Q: My mother wants to leave her husband's house and stay in a rental house, because she is fed up with hardship and hard luck though they (mum and dad) are hardworking, investing and striving, yet still no change.

My grandfather married four wives, but it is just the three family's that are living in the same place (compound). My grandfather had passed away. My father is the eldest son of the three family's, he wants to share the compound (land) into four (four wives) because the last last wife's children are claiming authority over the place and are not in favour of the share though the other parties have agreed to the share.

The compound is so dirty, meaning the black magic, witch, sorcerer's work, nuts had been buried in the compound from all the three parties. There is now hatred, envy, bad heart and fighting especially between my father and the last wife's family. Due to all this and more, for 21 years now.

Let me outline my mother's point for her leaving the house.

- recently, her son (my younger brother) passed away. An old woman (a neighbour) had told her that she (old woman) dreamt her (my mother's) dead son saying she should leave the house. I have two brothers, but it is now me and my youngest brother

- Lack of happiness, love, comfort in the compound and even from her husband

- jealousy and evil eye

- her dreams are mix up and frightening

- because of the fighting from the last wife's party.

- No respect for her husband (the eldest son) and it seems black magic is used on him for no prosperity, no growth...

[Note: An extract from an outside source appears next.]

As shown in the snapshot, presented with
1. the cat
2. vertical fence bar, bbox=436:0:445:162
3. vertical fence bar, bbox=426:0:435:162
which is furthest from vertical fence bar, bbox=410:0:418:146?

- the compound is not comfortable, it is filthy, demoted, rats every where and the house had wearied out

- And the mother (my grandmother) of her husband had once told her that if her son (my dad) is continuing to stay there, he will not prosper. My mum has been persuading dad to find somewhere for them to stay while he is processing the sharing of the place. But my dad is firm in not leaving his father's house because it is an expense under rental, but my mother's elder sister (staying in America) will pay the rent for a year and perhaps the following years. My dad said he didn't see anything that should make her leave because he provides the basic needs, shelter (worn out zinc house).

- Mum wants her and dad to transfer to the rented house by the end of the month but because mum's sister is paying the rent is another reason for him not to leave. My mum want to take my youngest brother (9 years old) with her but dad refute this, and said she can go, with the two girls (another elder sister's daughters, she is dead now) she is taking care of.

We are Muslims with little Islamic knowledge. The rented house can be another home for him where he can drive to, (own a mini van), rest, spend the night(s) if he doesn't want to leave his father's house. To me if she continue to stay there she will become sick because with all her thoughts about the evil eye, malice, envy, backbiting, abusing and insulting noisily, no respect from the children, no control, no regards for her husband (as the eldest son). The compound is physically, morally, emotionally and spiritually abnormal/unclean/unfit. She has made up her mind and psychologically it will affect her negatively if she continue to stay with him. My dad did not want to repair or develop his apartment because the compound is about to be shared/divided, then he can develop a structure on his own part. Does she has the right in Islam to leave though my father had permitted her but he is angry?